● What this task involves: From the biographical text below about Maryam Farhat, list every name and title by which it says she was known, leaving out English translations.

● Excerpt:
━━━━

Maryam Mohammad Yousif Farhat (), or Mariam Farahat (24 December 1949 – 17 March 2013), popularly known as Umm Nidal (), "the mother of Nidal",  or "Khansa of Palestine" (), was a Palestinian politician, member of parliament in the Palestinian Legislative Council, and one of Hamas' candidates elected in the 2006 Palestinian legislative election. The word "Nidal" in Arabic is a term, meaning "struggle", "effort" or "work". She was one of the prominent Islamist female leaders in Palestine.

Early life
She was born in Shuja'iyya neighborhood in Gaza City on 24 December 1949.

Khansa of Palestine
She became known as "Khansa of Palestine" (), the nickname came from  Al-Khansa (one of the companions of prophet Muhammad), all four of whose sons were killed in the Battle of Qadisiyah. Umm Nidal got this title because of her great sacrifices - as in the Palestinian and Islamic culture - during the Second Intifada and before that, where her house was home to many prominent leaders of Izz ad-Din al-Qassam Brigades, especially Emad Akel, who was assassinated in her home in 1993 by the Israel Defense Forces.

━━━━

● Supplied information:
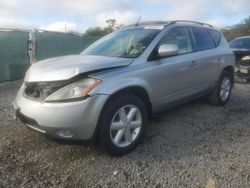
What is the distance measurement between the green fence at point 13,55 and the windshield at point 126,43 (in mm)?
5503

━━━━

● Task output:
- Maryam Mohammad Yousif Farhat
- Mariam Farahat
- Umm Nidal
- Khansa of Palestine